Last updated Dec-2025
1. Definitions
- “Company” means Pinnacle Industrial Services Pte. Ltd.
- “Customer” means any person or entity who purchases goods or services from the Company.
- “Goods” means any products, specialized parts, or engineering components sold by the Company.
- “Services” means technical evaluation, sourcing, engineering advice, or consultancy provided by the Company.
2. Acceptance of terms and conditions
By placing an order, receiving a quotation, or engaging in technical consultation with the Company, the Customer agrees to be bound by these terms. The Company reserves the right to amend these terms at any time; the version in effect at the time of the Quotation or Order shall apply.
- The Customer is responsible for reading and understanding these terms and conditions before placing an order or receiving a quotation.
- The Customer agrees to be bound by these terms and conditions once they place an order or receive a quotation.
- The Company reserves the right to change these terms and conditions at any time.
- The Customer is responsible for checking the latest version of these terms and conditions before placing an order or receiving a quotation.
3. Quotations, Orders, and Sourcing IP
Cancellations: Orders cancelled after acknowledgement are subject to a cancellation fee. The amount of this fee will be determined based on the order value, the degree of customization of the goods, and other relevant mitigating circumstances.
Validity: Quotations are valid for 7 calendar days and are strictly subject to goods remaining unsold at the time of order placement, unless otherwise stated in writing.
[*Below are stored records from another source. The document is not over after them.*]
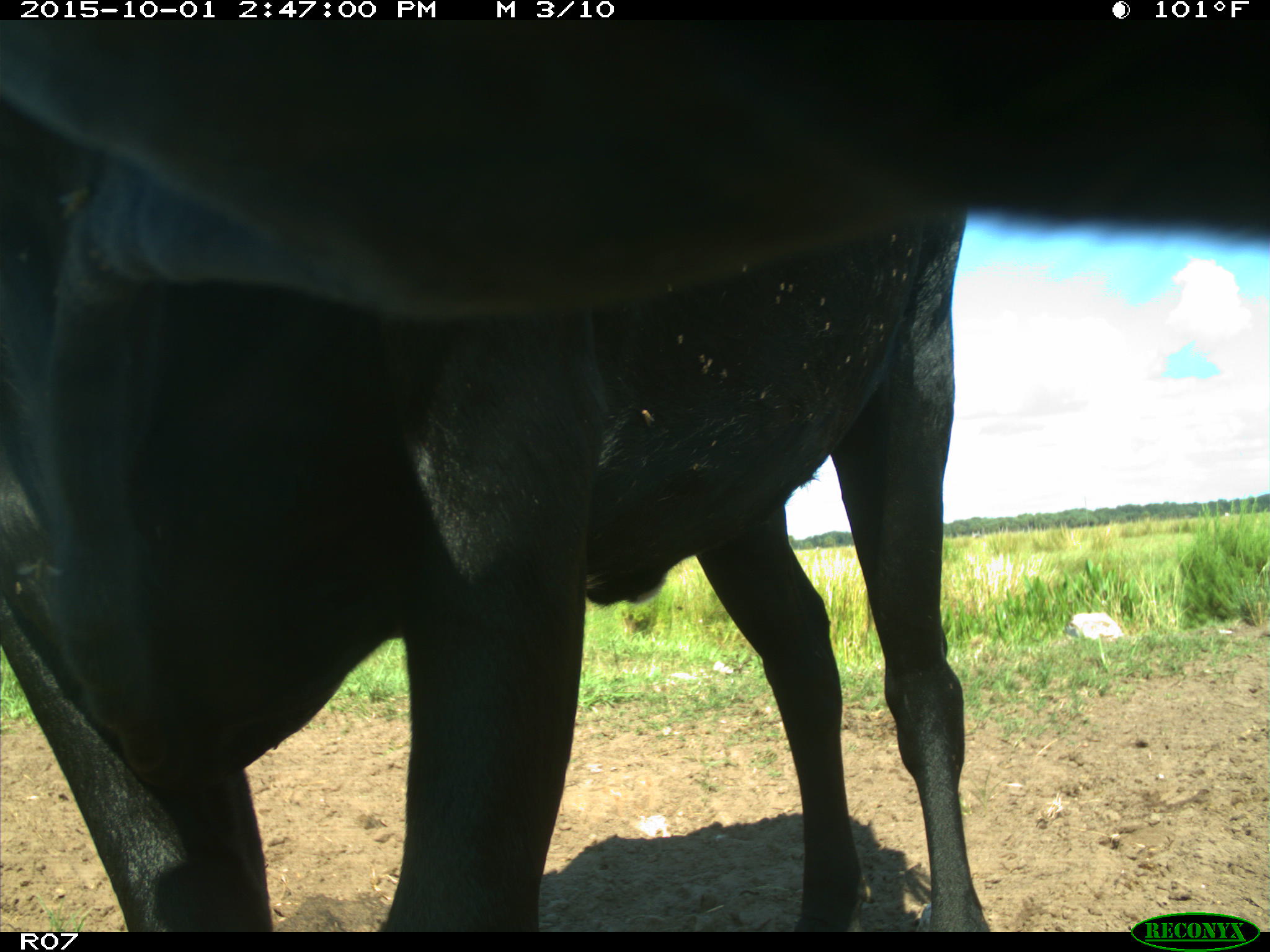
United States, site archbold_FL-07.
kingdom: Animalia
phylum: Chordata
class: Mammalia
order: Artiodactyla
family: Bovidae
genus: Bos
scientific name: Bos taurus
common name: domestic cow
Bos taurus (domestic cow).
Prices are subject to adjustment thereafter due to fluctuations in material costs, freight, or exchange rates.
Non-Binding: Quotations are not binding until the Company provides written Order Acknowledgement.
Protection of Sourcing IP: All technical data, equivalency mappings, and manufacturer identification provided in a quotation are the Intellectual Property of the Company. The Customer agrees not to bypass the Company by purchasing identical Goods directly from the Company’s identified sources for a period of 24 months following the date of quotation.
4. Technical Advisory & Suitability
- Advisory Nature: Any technical recommendations or product “equivalency” suggestions are provided as a professional opinion based on data supplied by the Customer.
- Customer Responsibility: The Customer is solely responsible for ensuring that the Goods’ technical specifications meet the requirements of the final application. The Company does not warrant that Goods are fit for a specific purpose unless expressly confirmed in writing.
5. Prices and Payment
Deposits: Any deposit paid may be forfeited as compensation if the Customer fails to fulfill their contractual obligations.
Price Adjustment: The Company reserves the right to increase prices to reflect unforeseen changes in raw materials, labor, or transportation costs.
Standard Terms: Unless credit terms are granted, Goods must be paid for in full prior to dispatch.
Independence of Payment: Where credit terms are granted, the Customer’s obligation to pay the Company is absolute and not contingent upon the Customer receiving payment from any third party.
Late Payment: A late payment fee of 1% per month (or part thereof) shall apply to any overdue balances.
6. Liability and Indemnity
In no event shall the Company be liable for indirect, incidental, special, or consequential damages, including but not limited to loss of profit, loss of production, downtime, or injury to third parties.
7. Right to refuse service
The Company reserves the right to refuse to provide goods or services to any customer for any reason, at any time. This includes, but is not limited to, customers who:
- Have a history of non-payment
- Have been abusive or threatening to the Company’s employees
- Have violated the Company’s terms and conditions
- Are located in a country or region that is subject to sanctions
The Company will not be liable to any customer for refusing to provide goods or services.
8. Force Majeure
Neither party shall be liable for any delay or failure to perform its obligations under this Agreement if such delay or failure is caused by a force majeure event. A force majeure event shall mean any event that is beyond the reasonable control of the party affected, such as a natural disaster, war, or government action.
For the avoidance of doubt, the following shall not be considered force majeure events:
- Strikes or other labour disputes;
- Economic downturns or other market fluctuations;
- Changes in laws or regulations; or
- Any other event that is within the reasonable control of the party affected.
If a force majeure event occurs, the affected party shall promptly notify the other party of the event and its expected duration. The parties shall then work together in good faith to mitigate the effects of the force majeure event and to agree on a revised schedule for performance.
9. Website disclaimer
The information contained on this website is for general informational purposes only.
While we endeavour to keep the information up to date and correct, we make no representation or warranty of any kind, express or implied, regarding the accuracy, adequacy, validity, reliability, availability or completeness of any information on the website for any purpose.
Any reliance you place on such information is therefore strictly at your own risk.
We disclaim all liability and responsibility arising from any reliance placed on such information.
This website may contain links to other websites. These links are provided for your convenience only and we do not endorse the content of any linked website.
10. Governing law
These terms and conditions shall be governed by and construed in accordance with the laws of Singapore. Any dispute arising out of or in connection with these terms and conditions shall be subject to the exclusive jurisdiction of the courts of Singapore.